Ma il restante 60%, la maggioranza dei rispondenti, ha una percezione opposta e reputa «negativa» la situazione economica attuale propria e della propria famiglia. Anche tra costoro una larga parte (31%) non ritiene di rilevare variazioni significative negli ultimi due anni: si tratta soprattutto di persone in età centrale (35-44 anni) e, specialmente, di operai (tra i quali questa risposta tocca il 43%). Per costoro insomma, si sta male esattamente come prima.

Vi è tuttavia chi denuncia un peggioramento, più o meno sensibile del proprio status economico nel periodo recente. Si tratta di una quota consistente di intervistati, pari a quasi uno su tre (29%). Con una particolare accentuazione negli strati più deboli della società: gli anziani oltre i 65 anni, chi ha un basso titolo di studio (ove questa risposta tocca quasi la metà, il 44%), e i disoccupati, tra i quali l'atteggiamento pessimista supera il 50%. C'è, in definitiva, una parte consistente di popolazione che vive male la congiuntura e ha la convinzione che le cose siano andate via via peggiorando.

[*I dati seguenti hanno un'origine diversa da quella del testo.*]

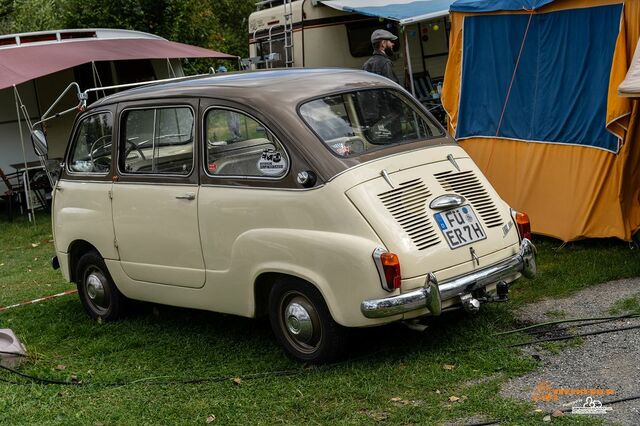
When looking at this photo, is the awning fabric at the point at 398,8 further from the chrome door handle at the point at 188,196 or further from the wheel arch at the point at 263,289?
the wheel arch at the point at 263,289

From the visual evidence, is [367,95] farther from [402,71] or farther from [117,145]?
[402,71]

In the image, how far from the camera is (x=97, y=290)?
721cm

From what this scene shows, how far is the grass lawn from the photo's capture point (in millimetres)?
4840

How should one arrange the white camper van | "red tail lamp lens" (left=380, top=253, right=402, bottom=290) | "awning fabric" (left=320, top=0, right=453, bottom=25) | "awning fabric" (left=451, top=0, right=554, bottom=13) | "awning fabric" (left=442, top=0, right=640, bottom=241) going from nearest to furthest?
"red tail lamp lens" (left=380, top=253, right=402, bottom=290) → "awning fabric" (left=442, top=0, right=640, bottom=241) → "awning fabric" (left=451, top=0, right=554, bottom=13) → "awning fabric" (left=320, top=0, right=453, bottom=25) → the white camper van

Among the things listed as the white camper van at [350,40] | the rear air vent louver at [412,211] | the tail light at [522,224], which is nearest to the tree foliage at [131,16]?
the white camper van at [350,40]

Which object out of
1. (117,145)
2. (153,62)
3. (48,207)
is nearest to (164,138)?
(117,145)

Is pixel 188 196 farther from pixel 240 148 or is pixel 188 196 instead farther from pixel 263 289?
pixel 263 289

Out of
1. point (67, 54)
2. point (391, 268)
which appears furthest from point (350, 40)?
point (391, 268)

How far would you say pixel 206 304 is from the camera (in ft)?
20.1

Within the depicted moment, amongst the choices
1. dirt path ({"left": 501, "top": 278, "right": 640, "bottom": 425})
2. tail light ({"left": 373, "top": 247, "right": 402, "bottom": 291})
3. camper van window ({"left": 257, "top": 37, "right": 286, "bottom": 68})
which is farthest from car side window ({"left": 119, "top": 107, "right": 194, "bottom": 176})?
camper van window ({"left": 257, "top": 37, "right": 286, "bottom": 68})

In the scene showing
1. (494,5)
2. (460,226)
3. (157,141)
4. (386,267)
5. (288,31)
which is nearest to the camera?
(386,267)

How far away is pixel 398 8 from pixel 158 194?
8498 millimetres

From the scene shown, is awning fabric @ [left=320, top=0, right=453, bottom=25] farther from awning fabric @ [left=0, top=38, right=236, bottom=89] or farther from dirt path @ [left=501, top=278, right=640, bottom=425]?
dirt path @ [left=501, top=278, right=640, bottom=425]

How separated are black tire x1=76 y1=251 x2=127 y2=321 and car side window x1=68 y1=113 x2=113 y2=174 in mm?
712
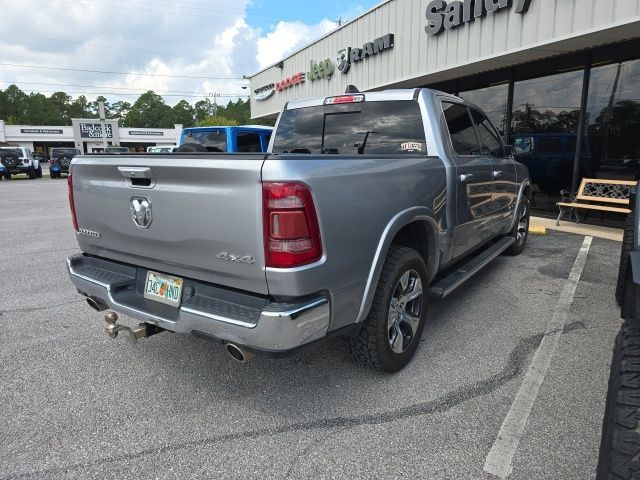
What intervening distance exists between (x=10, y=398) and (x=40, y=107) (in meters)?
119

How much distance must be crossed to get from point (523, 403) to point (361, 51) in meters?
11.2

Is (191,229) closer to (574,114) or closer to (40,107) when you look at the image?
(574,114)

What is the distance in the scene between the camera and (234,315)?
2.18 meters

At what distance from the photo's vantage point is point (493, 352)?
3.27 metres

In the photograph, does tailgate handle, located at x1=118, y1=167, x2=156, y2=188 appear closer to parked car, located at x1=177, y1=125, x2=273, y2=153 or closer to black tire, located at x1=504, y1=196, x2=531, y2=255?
black tire, located at x1=504, y1=196, x2=531, y2=255

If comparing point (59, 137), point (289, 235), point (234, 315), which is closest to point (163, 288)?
point (234, 315)

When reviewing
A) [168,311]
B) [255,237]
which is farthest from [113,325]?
[255,237]

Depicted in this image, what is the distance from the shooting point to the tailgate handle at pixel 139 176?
2.46m

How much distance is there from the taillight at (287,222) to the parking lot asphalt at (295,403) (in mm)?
1020

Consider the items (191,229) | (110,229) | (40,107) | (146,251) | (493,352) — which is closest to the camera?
(191,229)

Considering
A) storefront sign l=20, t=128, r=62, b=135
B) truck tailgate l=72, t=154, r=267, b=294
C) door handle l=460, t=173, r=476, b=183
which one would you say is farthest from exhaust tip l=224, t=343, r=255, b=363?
storefront sign l=20, t=128, r=62, b=135

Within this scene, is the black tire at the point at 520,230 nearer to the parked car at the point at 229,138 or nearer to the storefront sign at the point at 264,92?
the parked car at the point at 229,138

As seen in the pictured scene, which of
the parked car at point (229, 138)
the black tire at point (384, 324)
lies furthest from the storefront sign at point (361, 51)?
the black tire at point (384, 324)

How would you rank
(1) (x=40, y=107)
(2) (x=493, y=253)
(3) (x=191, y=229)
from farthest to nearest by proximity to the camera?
(1) (x=40, y=107) → (2) (x=493, y=253) → (3) (x=191, y=229)
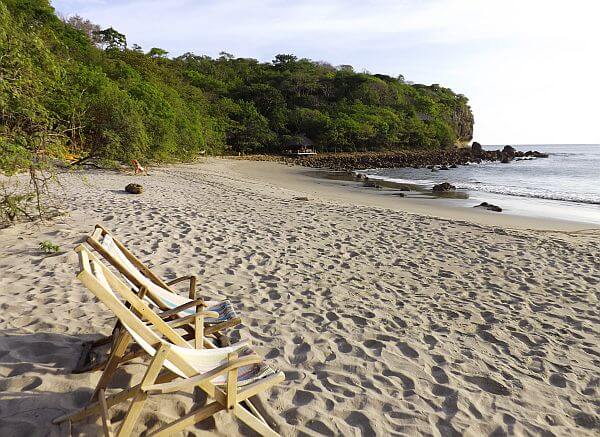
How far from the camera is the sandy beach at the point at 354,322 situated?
8.71 ft

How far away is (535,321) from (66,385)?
407 cm

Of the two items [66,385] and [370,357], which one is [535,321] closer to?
[370,357]

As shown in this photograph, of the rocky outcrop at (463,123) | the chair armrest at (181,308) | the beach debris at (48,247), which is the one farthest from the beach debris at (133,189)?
the rocky outcrop at (463,123)

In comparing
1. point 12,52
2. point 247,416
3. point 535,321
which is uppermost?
point 12,52

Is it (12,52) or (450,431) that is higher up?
(12,52)

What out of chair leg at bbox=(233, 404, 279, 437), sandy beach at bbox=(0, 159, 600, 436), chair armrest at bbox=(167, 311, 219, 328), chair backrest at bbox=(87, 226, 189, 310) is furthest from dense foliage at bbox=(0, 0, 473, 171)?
chair leg at bbox=(233, 404, 279, 437)

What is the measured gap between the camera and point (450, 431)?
8.49 feet

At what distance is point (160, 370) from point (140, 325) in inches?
11.6

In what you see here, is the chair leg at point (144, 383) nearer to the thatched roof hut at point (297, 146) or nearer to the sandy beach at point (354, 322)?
the sandy beach at point (354, 322)

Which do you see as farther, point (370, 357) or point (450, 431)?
point (370, 357)

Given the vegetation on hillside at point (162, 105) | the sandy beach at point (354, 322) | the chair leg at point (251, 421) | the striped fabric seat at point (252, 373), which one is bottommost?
the sandy beach at point (354, 322)

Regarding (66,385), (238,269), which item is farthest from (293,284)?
(66,385)

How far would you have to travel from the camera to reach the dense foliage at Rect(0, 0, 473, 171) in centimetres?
530

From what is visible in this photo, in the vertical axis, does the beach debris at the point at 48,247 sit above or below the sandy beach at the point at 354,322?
above
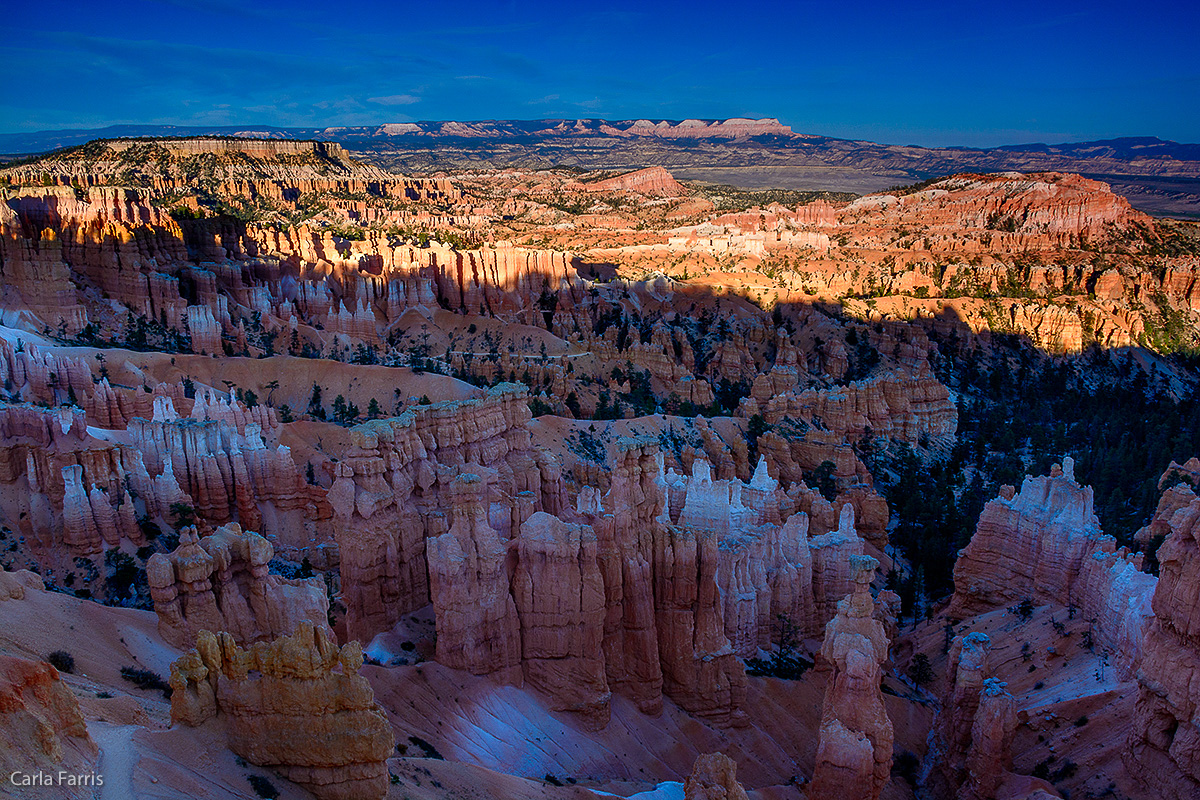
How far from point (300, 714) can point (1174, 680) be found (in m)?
17.1

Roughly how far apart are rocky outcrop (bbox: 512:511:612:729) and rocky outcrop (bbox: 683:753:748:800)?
21.9 feet

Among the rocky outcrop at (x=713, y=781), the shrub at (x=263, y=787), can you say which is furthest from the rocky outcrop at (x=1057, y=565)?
the shrub at (x=263, y=787)

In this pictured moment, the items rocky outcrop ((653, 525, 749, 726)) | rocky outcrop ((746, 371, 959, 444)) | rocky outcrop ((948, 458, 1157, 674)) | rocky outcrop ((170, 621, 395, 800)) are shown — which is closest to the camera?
rocky outcrop ((170, 621, 395, 800))

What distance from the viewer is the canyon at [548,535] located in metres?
17.3

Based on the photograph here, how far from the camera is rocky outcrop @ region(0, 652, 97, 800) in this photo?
929cm

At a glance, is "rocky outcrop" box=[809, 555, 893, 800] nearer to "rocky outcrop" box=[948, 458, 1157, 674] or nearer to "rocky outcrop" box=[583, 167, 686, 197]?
→ "rocky outcrop" box=[948, 458, 1157, 674]

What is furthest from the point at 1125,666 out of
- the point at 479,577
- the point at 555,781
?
the point at 479,577

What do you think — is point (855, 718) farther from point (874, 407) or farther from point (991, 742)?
point (874, 407)

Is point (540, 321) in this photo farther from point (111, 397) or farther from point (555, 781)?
point (555, 781)

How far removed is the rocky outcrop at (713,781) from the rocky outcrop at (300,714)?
6349mm

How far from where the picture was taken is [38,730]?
973cm

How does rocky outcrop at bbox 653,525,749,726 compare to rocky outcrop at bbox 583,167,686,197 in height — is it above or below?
below

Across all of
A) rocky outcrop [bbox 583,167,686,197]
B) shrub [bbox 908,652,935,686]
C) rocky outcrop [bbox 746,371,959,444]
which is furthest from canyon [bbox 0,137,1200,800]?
rocky outcrop [bbox 583,167,686,197]

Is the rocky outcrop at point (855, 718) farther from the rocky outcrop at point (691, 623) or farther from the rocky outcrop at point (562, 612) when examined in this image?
the rocky outcrop at point (562, 612)
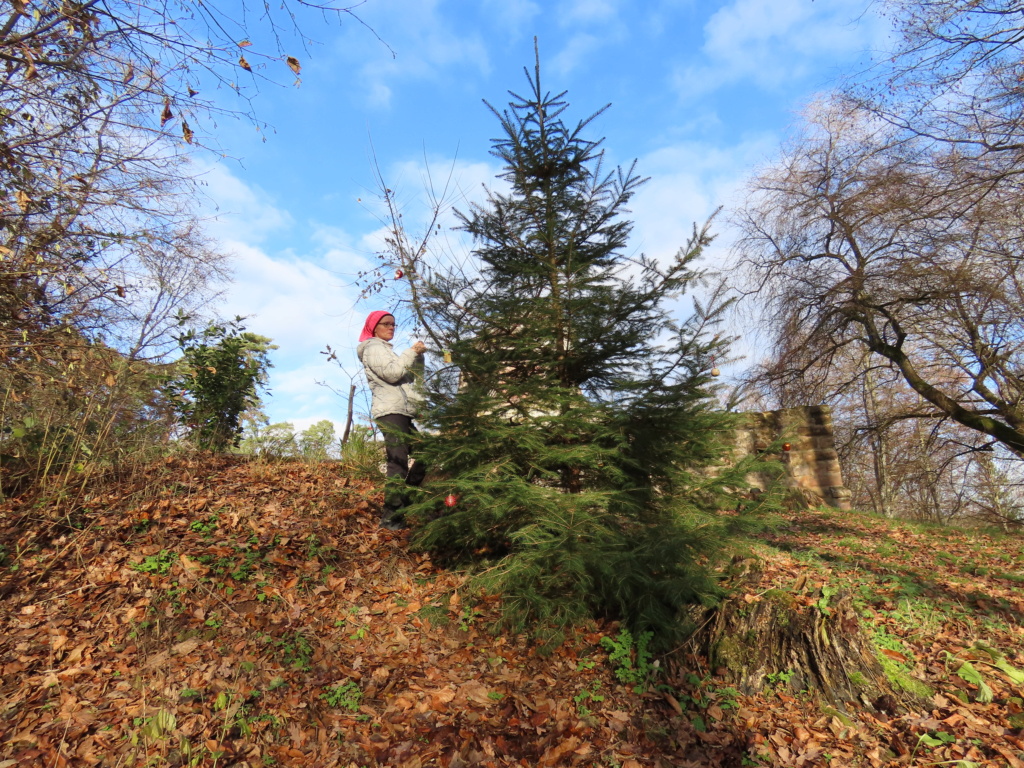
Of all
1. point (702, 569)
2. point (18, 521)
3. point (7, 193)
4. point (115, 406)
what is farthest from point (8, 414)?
point (702, 569)

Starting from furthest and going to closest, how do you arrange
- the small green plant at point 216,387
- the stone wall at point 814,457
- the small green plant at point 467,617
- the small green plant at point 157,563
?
the stone wall at point 814,457, the small green plant at point 216,387, the small green plant at point 157,563, the small green plant at point 467,617

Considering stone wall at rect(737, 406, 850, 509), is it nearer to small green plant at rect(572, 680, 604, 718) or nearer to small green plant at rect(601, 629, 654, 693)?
small green plant at rect(601, 629, 654, 693)

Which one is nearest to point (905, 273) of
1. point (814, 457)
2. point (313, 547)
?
point (814, 457)

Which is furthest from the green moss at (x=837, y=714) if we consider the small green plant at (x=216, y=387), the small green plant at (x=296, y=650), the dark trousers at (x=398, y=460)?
the small green plant at (x=216, y=387)

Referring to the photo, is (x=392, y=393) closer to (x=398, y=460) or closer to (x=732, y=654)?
(x=398, y=460)

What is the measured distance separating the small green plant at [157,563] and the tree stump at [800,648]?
14.6ft

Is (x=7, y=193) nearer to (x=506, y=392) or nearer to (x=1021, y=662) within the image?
(x=506, y=392)

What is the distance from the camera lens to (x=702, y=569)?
3.97 m

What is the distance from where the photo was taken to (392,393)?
558 cm

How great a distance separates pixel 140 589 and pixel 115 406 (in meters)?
2.70

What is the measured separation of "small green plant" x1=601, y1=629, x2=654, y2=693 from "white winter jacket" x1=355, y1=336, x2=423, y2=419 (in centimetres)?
276

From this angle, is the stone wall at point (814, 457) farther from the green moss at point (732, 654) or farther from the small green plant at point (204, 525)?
the small green plant at point (204, 525)

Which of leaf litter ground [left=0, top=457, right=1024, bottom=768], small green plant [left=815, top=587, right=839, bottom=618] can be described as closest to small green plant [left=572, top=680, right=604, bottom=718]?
leaf litter ground [left=0, top=457, right=1024, bottom=768]

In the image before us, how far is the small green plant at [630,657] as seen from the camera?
3.93 m
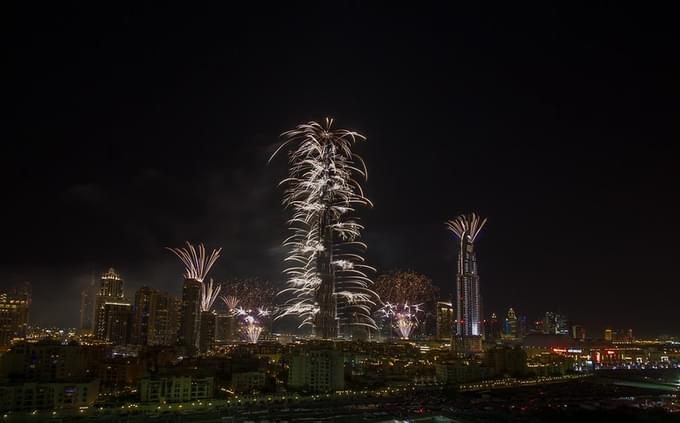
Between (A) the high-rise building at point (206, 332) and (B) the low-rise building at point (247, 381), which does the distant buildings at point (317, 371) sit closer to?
(B) the low-rise building at point (247, 381)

Ma per il futuro? Gli italiani intravedono nei prossimi dodici mesi una svolta in positivo della loro condizione economica? Ancora una volta, il campione intervistato si divide, con pareri decisamente contrastanti fra loro. Per una minoranza (meno di un rispondente su dieci, il 9%), la propria situazione, dal punto di vista economico, addirittura migliorerà di qui a un anno. Questi ottimisti (beati loro) sono relativamente di più tra quanti posseggono una laurea o sono studenti universitari che si apprestano a entrare nel mondo lavorativo e sono comprensibilmente speranzosi. Ma esprimono una visione positiva anche coloro che affermano comunque che la loro condizione resterà «positiva come ora», senza prevedere particolari variazioni. Si tratta di ben il 42%, con un'accentuazione tra chi si trova in un'età lavorativa matura (45-65 anni).

Anche in questo caso l'altra metà del campione intervistato propone una opinione opposta, assai meno confortante. Secondo il 32%, il proprio stato economico rimarrà «negativo come ora» (lo dicono in particolare i residenti nei grandi centri, i pensionati e gli elettori della Lega). E secondo un altro 15% andrà peggiorando nei prossimi mesi. Questa visione più fosca è manifestata soprattutto dalle fasce meno centrali socialmente (e per questo più esposte alla crisi economica), vale a dire gli anziani oltre i 65 anni, i possessori dei titoli di studio meno elevati, le casalinghe e i disoccupati.

Nell'insieme emerge dunque un clima di opinione diviso, nell'ambito del quale a una consistente quota di soddisfatti (più per ciò che riguarda le aspettative per il futuro che il bilancio degli ultimi due anni) si contrappone, specie negli ambiti sociali e occupazionali più bassi, un'estesa preoccupazione e una diffusa delusione per l'evoluzione negli ultimi anni del proprio status. Si tratta di una vera e propria frattura di percezioni che caratterizza oggi la nostra società.

Che ci porta a considerare che l'esistenza di una così ampia estensione delle visioni negative non può che rappresentare un fattore di preoccupazione per gli sviluppi futuri del Paese.